What this task involves:
Collect each line of the entries that holds the string "healthy".

Material shown:
━━━━━━━━━━
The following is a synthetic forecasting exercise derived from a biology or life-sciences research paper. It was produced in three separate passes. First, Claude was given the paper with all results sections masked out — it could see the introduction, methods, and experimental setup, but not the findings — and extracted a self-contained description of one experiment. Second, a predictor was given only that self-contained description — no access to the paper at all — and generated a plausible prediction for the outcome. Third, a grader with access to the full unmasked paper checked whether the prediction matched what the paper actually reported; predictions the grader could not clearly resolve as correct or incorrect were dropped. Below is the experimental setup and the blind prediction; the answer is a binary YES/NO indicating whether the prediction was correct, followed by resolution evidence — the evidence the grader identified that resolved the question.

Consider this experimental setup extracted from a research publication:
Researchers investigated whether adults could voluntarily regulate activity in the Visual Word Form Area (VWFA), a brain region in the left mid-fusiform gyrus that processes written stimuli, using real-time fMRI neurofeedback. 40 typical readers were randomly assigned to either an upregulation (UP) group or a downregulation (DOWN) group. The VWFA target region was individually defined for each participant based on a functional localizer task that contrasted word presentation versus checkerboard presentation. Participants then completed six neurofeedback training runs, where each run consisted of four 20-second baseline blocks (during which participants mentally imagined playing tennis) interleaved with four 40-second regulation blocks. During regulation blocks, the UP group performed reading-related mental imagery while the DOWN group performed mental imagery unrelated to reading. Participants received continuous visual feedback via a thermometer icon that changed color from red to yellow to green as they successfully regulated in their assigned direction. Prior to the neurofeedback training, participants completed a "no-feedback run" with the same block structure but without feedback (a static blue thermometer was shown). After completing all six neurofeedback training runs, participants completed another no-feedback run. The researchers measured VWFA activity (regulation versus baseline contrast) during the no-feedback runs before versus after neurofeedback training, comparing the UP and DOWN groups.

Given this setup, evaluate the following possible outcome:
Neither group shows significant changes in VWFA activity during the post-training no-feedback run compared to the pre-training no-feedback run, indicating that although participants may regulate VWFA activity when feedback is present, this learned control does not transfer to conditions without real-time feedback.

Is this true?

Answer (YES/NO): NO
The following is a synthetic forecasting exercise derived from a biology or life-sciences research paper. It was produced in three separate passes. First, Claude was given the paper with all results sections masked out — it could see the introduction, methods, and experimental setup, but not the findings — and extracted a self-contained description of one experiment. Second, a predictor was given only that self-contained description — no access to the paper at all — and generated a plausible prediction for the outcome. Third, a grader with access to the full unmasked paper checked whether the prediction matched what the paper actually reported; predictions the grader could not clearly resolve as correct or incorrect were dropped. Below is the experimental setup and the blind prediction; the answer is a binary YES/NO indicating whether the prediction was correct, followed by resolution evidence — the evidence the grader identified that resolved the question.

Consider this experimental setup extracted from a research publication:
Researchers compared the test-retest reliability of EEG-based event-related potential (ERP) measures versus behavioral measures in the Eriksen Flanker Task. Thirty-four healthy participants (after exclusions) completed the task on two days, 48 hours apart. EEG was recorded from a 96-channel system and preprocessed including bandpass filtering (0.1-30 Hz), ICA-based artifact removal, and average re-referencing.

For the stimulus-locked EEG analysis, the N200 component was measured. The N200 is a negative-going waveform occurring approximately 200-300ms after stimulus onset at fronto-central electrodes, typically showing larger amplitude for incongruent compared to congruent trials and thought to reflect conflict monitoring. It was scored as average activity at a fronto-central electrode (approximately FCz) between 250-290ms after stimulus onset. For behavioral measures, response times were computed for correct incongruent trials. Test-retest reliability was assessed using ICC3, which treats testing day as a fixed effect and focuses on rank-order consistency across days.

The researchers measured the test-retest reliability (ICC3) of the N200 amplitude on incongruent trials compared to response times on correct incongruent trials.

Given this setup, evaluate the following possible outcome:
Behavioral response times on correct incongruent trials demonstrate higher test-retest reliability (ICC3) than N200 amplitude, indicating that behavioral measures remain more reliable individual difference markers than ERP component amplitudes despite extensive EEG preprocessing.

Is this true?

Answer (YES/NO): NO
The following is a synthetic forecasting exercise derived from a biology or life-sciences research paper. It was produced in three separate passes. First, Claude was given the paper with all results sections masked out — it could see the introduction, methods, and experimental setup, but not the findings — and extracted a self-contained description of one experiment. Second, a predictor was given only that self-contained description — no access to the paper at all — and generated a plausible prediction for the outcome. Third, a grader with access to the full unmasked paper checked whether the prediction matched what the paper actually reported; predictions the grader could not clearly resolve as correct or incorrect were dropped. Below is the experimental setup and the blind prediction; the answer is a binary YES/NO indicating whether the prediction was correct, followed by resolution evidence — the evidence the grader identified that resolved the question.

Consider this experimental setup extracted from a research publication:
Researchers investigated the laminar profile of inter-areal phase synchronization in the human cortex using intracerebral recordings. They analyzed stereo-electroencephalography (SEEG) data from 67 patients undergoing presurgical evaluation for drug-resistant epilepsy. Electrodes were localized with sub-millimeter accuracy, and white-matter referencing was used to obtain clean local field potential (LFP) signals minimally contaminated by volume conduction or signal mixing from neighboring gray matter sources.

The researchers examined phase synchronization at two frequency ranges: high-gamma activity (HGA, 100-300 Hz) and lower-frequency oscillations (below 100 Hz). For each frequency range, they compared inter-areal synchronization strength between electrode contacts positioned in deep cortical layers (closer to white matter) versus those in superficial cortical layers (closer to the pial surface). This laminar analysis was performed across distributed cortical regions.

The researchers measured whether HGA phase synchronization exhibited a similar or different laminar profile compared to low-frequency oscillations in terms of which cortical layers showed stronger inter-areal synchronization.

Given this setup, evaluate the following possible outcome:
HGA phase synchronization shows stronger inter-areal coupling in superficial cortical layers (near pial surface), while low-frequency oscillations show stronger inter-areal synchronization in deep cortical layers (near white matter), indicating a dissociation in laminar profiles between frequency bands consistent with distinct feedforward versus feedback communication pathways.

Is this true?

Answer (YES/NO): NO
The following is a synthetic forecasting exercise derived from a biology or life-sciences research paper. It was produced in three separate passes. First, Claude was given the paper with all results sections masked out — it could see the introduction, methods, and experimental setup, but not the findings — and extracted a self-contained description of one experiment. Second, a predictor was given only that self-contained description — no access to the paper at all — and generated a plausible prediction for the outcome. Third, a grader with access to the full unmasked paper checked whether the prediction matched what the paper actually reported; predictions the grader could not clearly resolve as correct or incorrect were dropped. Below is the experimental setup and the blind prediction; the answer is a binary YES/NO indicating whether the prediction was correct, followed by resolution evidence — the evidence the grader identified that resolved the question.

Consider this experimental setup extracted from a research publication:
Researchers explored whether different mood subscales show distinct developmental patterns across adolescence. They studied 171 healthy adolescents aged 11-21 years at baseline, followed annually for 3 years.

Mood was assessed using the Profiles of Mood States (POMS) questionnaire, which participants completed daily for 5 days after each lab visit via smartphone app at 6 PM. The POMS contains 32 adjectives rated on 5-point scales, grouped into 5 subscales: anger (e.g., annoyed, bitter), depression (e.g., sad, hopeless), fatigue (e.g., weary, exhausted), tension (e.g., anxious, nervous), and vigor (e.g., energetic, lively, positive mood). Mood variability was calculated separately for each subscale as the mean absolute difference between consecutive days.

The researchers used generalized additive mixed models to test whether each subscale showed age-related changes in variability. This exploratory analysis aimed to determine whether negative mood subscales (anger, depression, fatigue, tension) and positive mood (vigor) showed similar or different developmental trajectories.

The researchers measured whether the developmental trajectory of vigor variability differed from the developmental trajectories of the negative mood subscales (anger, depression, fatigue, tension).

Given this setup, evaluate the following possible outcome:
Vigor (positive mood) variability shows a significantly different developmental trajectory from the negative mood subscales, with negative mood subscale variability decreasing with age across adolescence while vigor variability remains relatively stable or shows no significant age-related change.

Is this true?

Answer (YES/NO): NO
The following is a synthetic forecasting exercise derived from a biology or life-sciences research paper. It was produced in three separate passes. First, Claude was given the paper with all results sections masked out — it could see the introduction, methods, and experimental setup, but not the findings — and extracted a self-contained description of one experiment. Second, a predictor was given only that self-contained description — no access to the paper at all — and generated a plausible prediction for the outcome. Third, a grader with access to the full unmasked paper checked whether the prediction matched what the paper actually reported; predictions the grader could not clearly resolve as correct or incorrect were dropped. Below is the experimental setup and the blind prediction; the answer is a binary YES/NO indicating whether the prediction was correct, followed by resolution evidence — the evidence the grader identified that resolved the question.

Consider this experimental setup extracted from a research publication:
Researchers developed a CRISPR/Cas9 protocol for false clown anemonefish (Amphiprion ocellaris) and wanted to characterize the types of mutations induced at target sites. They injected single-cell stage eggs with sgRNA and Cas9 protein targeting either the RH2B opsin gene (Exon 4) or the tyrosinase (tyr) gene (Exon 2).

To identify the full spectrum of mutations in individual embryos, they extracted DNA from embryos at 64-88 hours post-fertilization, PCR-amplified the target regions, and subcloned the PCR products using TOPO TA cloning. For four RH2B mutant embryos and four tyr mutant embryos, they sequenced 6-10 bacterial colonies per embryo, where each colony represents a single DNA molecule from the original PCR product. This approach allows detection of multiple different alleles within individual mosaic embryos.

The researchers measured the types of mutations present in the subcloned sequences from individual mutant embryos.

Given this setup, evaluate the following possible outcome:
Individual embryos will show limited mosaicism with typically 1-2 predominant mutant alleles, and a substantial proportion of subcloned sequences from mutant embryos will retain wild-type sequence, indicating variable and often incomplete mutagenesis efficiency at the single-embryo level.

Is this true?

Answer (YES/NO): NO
━━━━━━━━━━
Response to the task:
Researchers compared the test-retest reliability of EEG-based event-related potential (ERP) measures versus behavioral measures in the Eriksen Flanker Task. Thirty-four healthy participants (after exclusions) completed the task on two days, 48 hours apart. EEG was recorded from a 96-channel system and preprocessed including bandpass filtering (0.1-30 Hz), ICA-based artifact removal, and average re-referencing.
Researchers explored whether different mood subscales show distinct developmental patterns across adolescence. They studied 171 healthy adolescents aged 11-21 years at baseline, followed annually for 3 years.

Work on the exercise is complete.